Exercise requirements:
a - In the dissent on the ineffective assistance waiver, transcribe the passage starting with "This is further" and going on through "66 (D.R.I. 1998).".
b - Translate this sentence from the dissent on the ineffective assistance waiver into Spanish: "If a defendant demonstrates that his trial counsel was ineffective, the defendant does not receive anything from the lawyer as a remedy."

Text provided:
________________________

Despite this, the Committee concludes today that it would be unethical for the defense attorney to advise the defendant to take this deal.  I disagree. 1

* * * * *

As indicated in the Committee’s opinion, the waiver provision at issue would bar the defendant from later claiming that his counsel was ineffective at the sentencing hearing. The Committee concludes that the defense attorney’s perceived personal interest in avoiding an ineffective assistance claim based on his own performance creates a conflict of interest under rule 1.7(a)(2) of the Utah Rules of Professional Conduct.  Under this rule, a “conflict of interest exists” when there is a “significant risk” that the lawyer’s representation will be “materially limited” by his own “personal interest.”

The underlying premise of the Committee’s opinion is that when a defendant raises an ineffective assistance claim, that claim is “against” the defense lawyer.  For example, the Committee relies on an ethics opinion from Alabama stating that it would be inappropriate “for the lawyer against whom the claim may be brought” to advise the client whether to agree to such a waiver.  See Cmte. Op. at ¶11 (emphasis added, quotations and citation omitted).

But this premise is simply wrong.  The ineffective assistance of counsel doctrine stems from the Sixth Amendment to the United States Constitution, which states that “[i]n all criminal prosecutions,” “the accused” shall have the assistance of counsel “for his defense.”  In Strickland v. Washington, 466 U.S. 668, 686 (1984), the Supreme Court clarified that the right to counsel also includes the right to the “effective assistance of counsel.”

Because an ineffective assistance claim is based on the Sixth Amendment, it ordinarily arises in the direct appeal from the “criminal prosecution[ ].”  Cf. Turner v. Rogers, 131 S.Ct. 2507, 2516 (2011) (“the Sixth Amendment does not govern civil cases”).  Or, pursuant to state or federal statute, it may also arise in a collateral attack on the criminal conviction that is filed in a post-conviction proceeding.  But in both scenarios, the parties to the case are the government and the defendant, not the defendant and his prior lawyer. Cf. Hinton v. Rudasill, 624 F.Supp.2d 48, 50 (D.D.C. 2009) (recognizing that “the Sixth Amendment restrains only governments, not private individuals”).  Thus, when a defendant raises an ineffective assistance claim under the Sixth Amendment, he does not raise it “against his lawyer”—rather, he raises it against the government which he claims has unconstitutionally convicted him even though he did not receive the effective assistance of counsel.

This is further demonstrated by the nature of the requested relief. If a defendant demonstrates that his trial counsel was ineffective, the defendant does not receive anything from the lawyer as a remedy.  Rather, what the defendant receives is a reversal of his criminal conviction or sentence.  Because of this, “the ineffective assistance doctrine does not deter misfeasance or malfeasance by counsel.  It is the government, not the defense attorney, who suffers adverse consequences when a defendant’s conviction is vacated due to ‘ineffective assistance.’”  Ramirez v. United States, 17 F.Supp.2d 63, 66 (D.R.I. 1998).

________________________

Dataset records:
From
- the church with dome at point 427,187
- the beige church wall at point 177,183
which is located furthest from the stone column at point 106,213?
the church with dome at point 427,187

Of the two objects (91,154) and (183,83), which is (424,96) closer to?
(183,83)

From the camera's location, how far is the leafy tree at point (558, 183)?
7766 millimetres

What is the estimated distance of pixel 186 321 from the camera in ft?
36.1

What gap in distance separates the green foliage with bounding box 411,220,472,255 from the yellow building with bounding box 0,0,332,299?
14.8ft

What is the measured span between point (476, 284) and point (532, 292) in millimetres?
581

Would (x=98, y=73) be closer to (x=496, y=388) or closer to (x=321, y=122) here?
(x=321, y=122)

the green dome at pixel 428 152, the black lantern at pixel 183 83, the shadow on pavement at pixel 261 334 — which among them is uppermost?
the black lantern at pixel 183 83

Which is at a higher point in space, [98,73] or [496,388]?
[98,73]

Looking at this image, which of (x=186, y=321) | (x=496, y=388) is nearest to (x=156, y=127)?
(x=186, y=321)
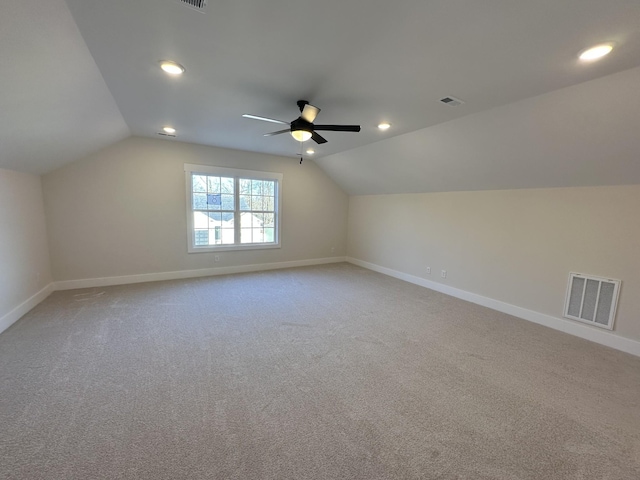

________________________

The replies:
a -
This is further demonstrated by the nature of the requested relief. If a defendant demonstrates that his trial counsel was ineffective, the defendant does not receive anything from the lawyer as a remedy.  Rather, what the defendant receives is a reversal of his criminal conviction or sentence.  Because of this, “the ineffective assistance doctrine does not deter misfeasance or malfeasance by counsel.  It is the government, not the defense attorney, who suffers adverse consequences when a defendant’s conviction is vacated due to ‘ineffective assistance.’”  Ramirez v. United States, 17 F.Supp.2d 63, 66 (D.R.I. 1998).

b - Si un acusado demuestra que su abogado en el juicio fue ineficaz, el acusado no recibe nada del abogado como remedio.